### Records supplied

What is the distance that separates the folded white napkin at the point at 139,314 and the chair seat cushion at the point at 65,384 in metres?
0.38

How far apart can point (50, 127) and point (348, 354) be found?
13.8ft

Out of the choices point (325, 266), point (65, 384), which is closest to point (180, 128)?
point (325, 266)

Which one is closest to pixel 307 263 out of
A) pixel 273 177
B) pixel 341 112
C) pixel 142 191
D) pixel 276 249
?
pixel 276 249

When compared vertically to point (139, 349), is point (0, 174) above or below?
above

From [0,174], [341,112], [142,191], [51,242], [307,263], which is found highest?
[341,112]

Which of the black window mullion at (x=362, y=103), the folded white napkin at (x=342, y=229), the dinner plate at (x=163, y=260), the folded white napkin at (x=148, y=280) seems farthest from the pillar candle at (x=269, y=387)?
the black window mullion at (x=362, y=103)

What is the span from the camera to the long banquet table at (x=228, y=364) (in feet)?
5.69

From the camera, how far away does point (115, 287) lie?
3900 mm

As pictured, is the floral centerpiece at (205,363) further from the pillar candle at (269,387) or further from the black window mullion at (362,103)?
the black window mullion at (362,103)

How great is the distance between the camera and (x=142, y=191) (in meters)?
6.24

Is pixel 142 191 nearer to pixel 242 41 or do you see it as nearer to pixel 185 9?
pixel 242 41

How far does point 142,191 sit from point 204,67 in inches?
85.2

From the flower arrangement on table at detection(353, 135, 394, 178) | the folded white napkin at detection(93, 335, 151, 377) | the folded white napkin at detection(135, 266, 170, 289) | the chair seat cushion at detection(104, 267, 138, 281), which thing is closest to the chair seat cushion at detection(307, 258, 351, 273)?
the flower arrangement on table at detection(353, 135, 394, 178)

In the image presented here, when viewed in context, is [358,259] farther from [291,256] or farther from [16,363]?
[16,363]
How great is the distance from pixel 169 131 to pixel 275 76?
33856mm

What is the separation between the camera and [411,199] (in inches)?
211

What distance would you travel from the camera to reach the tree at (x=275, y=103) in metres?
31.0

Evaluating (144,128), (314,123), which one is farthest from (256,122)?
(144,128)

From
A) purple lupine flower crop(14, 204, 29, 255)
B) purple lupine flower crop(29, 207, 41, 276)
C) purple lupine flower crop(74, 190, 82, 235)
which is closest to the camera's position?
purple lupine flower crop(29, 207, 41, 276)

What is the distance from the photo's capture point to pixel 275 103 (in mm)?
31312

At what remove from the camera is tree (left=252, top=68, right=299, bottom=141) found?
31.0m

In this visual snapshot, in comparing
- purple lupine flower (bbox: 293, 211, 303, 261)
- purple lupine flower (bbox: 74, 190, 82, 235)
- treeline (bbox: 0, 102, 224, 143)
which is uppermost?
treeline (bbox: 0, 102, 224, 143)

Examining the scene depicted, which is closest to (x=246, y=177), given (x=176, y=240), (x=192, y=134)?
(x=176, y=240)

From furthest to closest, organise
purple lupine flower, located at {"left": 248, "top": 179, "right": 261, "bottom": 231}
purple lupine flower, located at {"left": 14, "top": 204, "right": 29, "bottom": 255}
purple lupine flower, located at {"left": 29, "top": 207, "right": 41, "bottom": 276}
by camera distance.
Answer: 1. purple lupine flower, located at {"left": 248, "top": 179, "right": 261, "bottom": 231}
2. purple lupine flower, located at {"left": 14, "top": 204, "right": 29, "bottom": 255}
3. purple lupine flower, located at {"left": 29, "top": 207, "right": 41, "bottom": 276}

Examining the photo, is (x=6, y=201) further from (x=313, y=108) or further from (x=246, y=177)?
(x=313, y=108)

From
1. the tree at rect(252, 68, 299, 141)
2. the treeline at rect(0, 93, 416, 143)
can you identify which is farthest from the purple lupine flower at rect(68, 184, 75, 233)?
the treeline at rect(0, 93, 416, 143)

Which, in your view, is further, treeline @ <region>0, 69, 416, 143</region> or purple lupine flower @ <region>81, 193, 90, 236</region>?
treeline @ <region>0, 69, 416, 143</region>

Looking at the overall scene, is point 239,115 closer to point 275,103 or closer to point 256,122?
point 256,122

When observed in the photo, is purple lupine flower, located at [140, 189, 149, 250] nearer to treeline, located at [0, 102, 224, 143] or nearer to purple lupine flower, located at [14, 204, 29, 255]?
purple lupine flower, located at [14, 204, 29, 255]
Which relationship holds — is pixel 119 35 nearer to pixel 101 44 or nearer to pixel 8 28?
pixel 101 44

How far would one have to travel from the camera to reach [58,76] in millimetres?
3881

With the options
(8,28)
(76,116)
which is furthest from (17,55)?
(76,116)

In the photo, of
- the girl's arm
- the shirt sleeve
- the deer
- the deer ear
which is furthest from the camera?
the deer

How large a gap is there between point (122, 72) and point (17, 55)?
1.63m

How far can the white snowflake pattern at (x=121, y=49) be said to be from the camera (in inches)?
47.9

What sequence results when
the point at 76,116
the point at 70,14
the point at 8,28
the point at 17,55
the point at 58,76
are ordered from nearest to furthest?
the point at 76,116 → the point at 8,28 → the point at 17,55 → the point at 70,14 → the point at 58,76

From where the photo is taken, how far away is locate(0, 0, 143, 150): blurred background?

######

> **Directions**:
Retype the entries word for word, starting at the line that contains "Which relationship holds" and stopping after the last line of the entries.

> **Answer to this exercise**:
Which relationship holds — is pixel 119 35 nearer to pixel 101 44 or nearer to pixel 8 28?
pixel 101 44

How far would one have to travel from the camera to reach [58,76] in millimetres?
3881

With the options
(8,28)
(76,116)
which is furthest from (17,55)?
(76,116)

In the photo, of
- the girl's arm
- the shirt sleeve
- the deer
- the deer ear
which is furthest from the camera?
the deer

How large a gap is there between point (122, 72) and point (17, 55)?
1.63m

How far can the white snowflake pattern at (x=121, y=49) be said to be from the camera (in inches)?
47.9

What sequence results when
the point at 76,116
the point at 70,14
the point at 8,28
the point at 17,55
the point at 58,76
are ordered from nearest to furthest?
the point at 76,116 → the point at 8,28 → the point at 17,55 → the point at 70,14 → the point at 58,76

From where the photo is taken, how far away is locate(0, 0, 143, 150): blurred background?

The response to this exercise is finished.